OTGM starts as a by the numbers crime story with an bank robber/enforcer named Victor (Diego Cremonesi) having his vacation unceremoniously cut short by two colleagues Manuel (Demian Salamon) and Juan (Daniel Pacheco). Understandably fazed by this intrusion Victor reluctantly accompanies his colleagues, on the advice of their mob boss Roselli (Chucho Fernandez) but given this premise, nothing goes to plan.
There is a genuinely appealing dynamic between the three low rent criminals throughout the movie. In the opening moments of the film Manuel and Juan bicker over the quality of pizza at a specific venue, whilst Victor’s face portrays equal parts fatigue and annoyance. Through the snappy dialogue, we quickly become privy to the job that these three are pursuing; they enter a seemingly vacant property seeking to capture Carlos (Hernan Marquez) a reckless relative of their mob boss. However, the foreboding silence is quickly destroyed by a seemingly invincible Carlos attacking them and all three retaliating with gunfire and killing Carlos. Problems immediately arise when their boss, calls to check in and informs the unlucky three that their target was needed alive.
Understandably vexed by their irreversible act, the three concoct schemes to cover up their mistake – with Manuel proposing the unconventional use of a mysterious shaman named El Chebu (Emiliano Carrazone). For a small fee, the creepy looking El Chebu calls on his expertise to reanimate the corpse of Carlos whilst Manuel and Juan drink whisky and Victor indulges in elicit substance abuse. Though, the effectiveness of the shaman is unknown at this juncture of the story, the impulsiveness of Juan results in a stand-off, resulting in El Chebu acquiring a swag of cash, drugs and leaving the three stranded as they await the arrival of their mob boss.
The sudden appearance of two vivacious but street wise women Sandy (Soledad Garcia) and Sol (Daniela Pantano) add an additional element to the mix, as now the tragic trio are left having to deal with new unwanted female guests, a problematic neighbour named Nelly (Monica Villa) and the impending arrival of their mob boss and his heavies. All the while the corrupt and irate Police Chief Rosas (Gerardo Romano) is also closing in on the location, with a posse of his armed police.
Cue a hilarious siege scenario, complete with a requisite shoot out and an unpredictable twist ending.
The way that the circumstances unravel and gradually become increasingly complicated, may sound tedious but instead of complicating the viewer interest – it makes it all the more hilarious. The three main protagonists all vary in personalities, and hence manage the circumstances differently. Victor is the obvious leader with a more practical outlook (that is before his rampant hallucinatory drug use occurs); Manuel is largely sensitive and friendly, whilst Juan is belligerent and impulsive. Regardless of the dynamic, all three are likable and it’s the interplay between them and other characters is the key selling point of the film.
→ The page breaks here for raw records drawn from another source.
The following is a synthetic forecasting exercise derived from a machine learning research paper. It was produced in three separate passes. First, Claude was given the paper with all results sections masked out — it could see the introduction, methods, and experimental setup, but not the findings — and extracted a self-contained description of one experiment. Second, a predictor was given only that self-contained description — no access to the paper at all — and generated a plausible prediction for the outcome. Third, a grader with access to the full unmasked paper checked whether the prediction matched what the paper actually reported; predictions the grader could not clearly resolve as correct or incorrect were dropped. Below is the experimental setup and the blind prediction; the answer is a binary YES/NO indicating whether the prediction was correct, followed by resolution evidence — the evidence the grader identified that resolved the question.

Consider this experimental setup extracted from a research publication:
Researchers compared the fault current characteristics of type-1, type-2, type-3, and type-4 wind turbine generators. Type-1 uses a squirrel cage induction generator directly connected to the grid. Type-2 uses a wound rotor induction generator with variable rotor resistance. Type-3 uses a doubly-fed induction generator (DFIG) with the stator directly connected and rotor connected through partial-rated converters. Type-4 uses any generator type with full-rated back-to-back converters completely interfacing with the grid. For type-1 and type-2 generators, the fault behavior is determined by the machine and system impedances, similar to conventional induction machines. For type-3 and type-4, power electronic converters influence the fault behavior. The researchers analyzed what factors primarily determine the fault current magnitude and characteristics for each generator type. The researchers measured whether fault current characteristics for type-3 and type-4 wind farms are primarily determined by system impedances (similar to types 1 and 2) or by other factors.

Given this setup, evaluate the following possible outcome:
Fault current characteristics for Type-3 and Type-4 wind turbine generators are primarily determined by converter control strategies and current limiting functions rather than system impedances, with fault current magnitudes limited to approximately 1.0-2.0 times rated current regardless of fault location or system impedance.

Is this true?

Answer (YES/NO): NO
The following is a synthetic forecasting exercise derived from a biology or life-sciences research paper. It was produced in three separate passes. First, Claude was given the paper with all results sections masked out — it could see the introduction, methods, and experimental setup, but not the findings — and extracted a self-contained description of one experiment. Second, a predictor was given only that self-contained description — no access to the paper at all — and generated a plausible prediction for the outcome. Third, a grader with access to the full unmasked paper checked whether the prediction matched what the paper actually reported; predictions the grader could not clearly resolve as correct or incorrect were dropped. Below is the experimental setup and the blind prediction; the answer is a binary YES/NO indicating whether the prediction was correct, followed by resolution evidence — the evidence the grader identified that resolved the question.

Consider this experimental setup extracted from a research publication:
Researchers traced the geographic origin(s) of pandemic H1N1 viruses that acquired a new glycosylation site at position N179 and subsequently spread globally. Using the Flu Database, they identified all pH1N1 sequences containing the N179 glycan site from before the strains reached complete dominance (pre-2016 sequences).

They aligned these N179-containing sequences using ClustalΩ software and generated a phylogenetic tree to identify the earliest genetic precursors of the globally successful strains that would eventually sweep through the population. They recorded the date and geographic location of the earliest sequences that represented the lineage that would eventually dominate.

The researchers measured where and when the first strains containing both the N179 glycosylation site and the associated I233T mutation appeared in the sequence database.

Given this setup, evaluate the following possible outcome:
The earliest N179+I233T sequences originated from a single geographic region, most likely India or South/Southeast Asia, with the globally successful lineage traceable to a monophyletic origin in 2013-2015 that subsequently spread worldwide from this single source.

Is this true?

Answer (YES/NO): NO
The distinctions in each of their characters, makes their behaviour, largely unique and definitely keeps the audience engaged. None of the three are the slick underworld types that boast the romanticised ‘cool’ factor of say Michael Corleone in ‘THE GODFATHER’ or even any of the ill-fated players in ‘RESERVOIR DOGS’; but their hapless yet well meaning abilities make them more endearing throughout the course of the film.
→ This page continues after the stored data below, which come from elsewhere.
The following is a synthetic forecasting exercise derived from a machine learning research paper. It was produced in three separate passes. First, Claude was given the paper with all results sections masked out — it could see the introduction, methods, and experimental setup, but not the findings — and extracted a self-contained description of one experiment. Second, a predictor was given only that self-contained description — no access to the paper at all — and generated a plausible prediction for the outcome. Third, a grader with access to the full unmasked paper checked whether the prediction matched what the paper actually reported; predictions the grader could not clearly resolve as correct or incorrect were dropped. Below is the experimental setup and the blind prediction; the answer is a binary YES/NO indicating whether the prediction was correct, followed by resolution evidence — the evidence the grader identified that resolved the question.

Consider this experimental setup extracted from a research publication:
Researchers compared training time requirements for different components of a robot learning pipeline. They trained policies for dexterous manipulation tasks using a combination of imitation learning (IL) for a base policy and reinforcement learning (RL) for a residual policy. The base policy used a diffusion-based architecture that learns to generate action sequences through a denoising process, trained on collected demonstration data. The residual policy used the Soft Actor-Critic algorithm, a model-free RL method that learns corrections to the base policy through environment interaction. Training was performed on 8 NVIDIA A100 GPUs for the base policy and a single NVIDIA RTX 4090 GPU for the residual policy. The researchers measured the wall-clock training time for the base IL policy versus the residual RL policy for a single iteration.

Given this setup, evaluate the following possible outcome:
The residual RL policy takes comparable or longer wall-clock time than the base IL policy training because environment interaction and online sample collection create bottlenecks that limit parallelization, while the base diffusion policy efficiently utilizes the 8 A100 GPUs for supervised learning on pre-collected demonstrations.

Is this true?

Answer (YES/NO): YES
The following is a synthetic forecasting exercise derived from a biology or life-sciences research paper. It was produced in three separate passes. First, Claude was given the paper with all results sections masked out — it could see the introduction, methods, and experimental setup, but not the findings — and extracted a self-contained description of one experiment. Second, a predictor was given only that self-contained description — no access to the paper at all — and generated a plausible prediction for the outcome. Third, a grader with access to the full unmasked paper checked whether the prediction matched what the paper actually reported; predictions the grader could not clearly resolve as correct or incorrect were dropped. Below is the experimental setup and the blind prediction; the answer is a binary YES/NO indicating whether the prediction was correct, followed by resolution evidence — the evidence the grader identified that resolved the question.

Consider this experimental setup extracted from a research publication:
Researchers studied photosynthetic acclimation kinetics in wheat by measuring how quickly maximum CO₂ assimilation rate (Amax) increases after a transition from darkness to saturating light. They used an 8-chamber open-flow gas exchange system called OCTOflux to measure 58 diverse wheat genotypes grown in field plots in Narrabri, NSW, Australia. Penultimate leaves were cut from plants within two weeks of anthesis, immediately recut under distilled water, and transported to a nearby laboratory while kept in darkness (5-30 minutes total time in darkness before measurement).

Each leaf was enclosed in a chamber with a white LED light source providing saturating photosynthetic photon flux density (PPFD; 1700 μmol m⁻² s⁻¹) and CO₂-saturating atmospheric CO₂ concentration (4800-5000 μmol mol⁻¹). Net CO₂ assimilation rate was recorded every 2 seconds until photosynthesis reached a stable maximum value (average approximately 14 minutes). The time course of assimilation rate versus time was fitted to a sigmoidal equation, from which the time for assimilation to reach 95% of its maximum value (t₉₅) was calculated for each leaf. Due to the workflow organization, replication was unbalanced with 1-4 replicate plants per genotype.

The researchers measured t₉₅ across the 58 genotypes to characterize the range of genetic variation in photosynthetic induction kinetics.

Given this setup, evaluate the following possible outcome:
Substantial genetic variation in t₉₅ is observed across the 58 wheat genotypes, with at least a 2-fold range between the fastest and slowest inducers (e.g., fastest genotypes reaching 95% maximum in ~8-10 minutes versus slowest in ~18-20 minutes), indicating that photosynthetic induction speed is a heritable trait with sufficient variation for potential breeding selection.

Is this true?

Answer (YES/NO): NO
The compounding issues escalate with severity but the Director, Mariano Cattaneo has laced his film with so much humour one cannot help but to laugh; whether it be at the trio’s attempts to cajole their mob boss or even the brief introduction of bumbling two highway police officers who debate retro action movies. By and large, new characters are introduced at somewhat of a haphazard pace but it adds to the manic and decidedly comedic quality of the film.
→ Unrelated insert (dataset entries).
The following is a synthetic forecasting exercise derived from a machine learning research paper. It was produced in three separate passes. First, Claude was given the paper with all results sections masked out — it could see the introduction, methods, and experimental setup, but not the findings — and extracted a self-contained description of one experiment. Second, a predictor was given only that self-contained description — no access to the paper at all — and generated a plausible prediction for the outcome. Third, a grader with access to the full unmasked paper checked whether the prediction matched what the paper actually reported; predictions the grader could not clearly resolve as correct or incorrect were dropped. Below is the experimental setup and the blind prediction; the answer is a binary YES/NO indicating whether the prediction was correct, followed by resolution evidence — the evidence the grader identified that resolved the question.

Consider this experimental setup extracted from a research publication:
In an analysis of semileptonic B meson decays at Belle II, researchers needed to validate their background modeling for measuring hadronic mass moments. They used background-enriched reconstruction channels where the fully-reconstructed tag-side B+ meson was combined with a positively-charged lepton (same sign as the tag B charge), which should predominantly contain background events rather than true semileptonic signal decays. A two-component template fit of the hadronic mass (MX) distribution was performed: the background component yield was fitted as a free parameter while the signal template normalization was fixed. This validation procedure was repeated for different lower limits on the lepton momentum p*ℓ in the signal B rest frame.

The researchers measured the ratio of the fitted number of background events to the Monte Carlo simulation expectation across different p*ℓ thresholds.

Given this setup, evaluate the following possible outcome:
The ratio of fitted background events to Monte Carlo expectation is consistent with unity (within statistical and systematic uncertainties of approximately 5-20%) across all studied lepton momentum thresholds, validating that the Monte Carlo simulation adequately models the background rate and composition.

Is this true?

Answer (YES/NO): YES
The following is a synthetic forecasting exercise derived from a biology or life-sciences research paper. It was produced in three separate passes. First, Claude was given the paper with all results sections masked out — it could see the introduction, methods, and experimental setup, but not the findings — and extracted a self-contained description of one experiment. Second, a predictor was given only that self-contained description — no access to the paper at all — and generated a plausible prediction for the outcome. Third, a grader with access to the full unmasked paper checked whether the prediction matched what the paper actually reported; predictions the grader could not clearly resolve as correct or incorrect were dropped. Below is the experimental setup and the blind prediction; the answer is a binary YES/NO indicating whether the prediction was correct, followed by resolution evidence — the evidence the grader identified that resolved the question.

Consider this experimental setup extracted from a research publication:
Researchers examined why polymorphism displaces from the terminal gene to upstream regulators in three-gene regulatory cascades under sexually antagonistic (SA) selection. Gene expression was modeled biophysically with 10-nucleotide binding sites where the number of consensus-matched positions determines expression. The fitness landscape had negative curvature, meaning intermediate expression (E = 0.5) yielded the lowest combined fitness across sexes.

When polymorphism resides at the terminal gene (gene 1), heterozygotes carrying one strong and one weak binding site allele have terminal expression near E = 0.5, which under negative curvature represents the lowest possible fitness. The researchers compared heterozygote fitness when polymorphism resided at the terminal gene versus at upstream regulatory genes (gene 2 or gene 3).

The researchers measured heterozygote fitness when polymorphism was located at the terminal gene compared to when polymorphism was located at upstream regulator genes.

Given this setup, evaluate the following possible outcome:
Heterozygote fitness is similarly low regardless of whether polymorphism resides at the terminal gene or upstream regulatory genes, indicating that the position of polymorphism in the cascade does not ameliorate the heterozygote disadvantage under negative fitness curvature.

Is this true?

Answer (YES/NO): NO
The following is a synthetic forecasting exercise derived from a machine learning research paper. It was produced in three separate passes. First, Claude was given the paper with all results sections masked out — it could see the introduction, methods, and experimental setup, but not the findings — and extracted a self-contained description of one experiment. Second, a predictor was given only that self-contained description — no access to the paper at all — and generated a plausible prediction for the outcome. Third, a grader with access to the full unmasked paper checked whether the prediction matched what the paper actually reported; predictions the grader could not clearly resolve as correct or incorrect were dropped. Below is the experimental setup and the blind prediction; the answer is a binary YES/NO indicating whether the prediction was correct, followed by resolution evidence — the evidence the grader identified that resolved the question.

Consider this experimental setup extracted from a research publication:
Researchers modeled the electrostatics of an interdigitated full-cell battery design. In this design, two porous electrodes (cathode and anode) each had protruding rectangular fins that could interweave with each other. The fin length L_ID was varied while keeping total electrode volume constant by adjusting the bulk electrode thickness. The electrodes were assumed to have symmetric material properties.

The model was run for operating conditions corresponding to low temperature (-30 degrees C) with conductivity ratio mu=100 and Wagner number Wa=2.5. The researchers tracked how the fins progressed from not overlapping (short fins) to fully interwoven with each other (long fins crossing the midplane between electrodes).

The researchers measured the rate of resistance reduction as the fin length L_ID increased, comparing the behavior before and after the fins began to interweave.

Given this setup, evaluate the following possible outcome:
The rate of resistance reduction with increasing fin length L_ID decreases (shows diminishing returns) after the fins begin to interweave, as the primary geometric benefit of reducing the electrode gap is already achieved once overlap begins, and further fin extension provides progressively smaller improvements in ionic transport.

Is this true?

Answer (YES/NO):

Given the occupations of the leads, the corruption of law enforcement and the dubiousness of the mystic it was somewhat of a relief to have Nelly, the nosy neighbour as the moral centre of the piece. Though initially appearing as cantankerous side character, her history with one of the players is gradually revealed, with her own vengeance arc being pursued and her heroics are a standout.
Make no mistake, this is not the award winning ‘CITY OF GOD’ nor is it trying to be. At a cursory level one may think it shares more in common with Robert Rodriguez’s ‘FROM DUSK TILL DAWN’, but such a comparison would be an over simplification of what Mariano Cattaneo has achieved with this film. There are shades of the excellent but seemingly forgotten ‘PERDITA DURANGO’, but this is a genuinely funny and unique comedy.
More astute viewers may focus on the title to guide their cinematic expectations, however with a comedy like this, it is more viable to watch this with an open mind and just be entertained.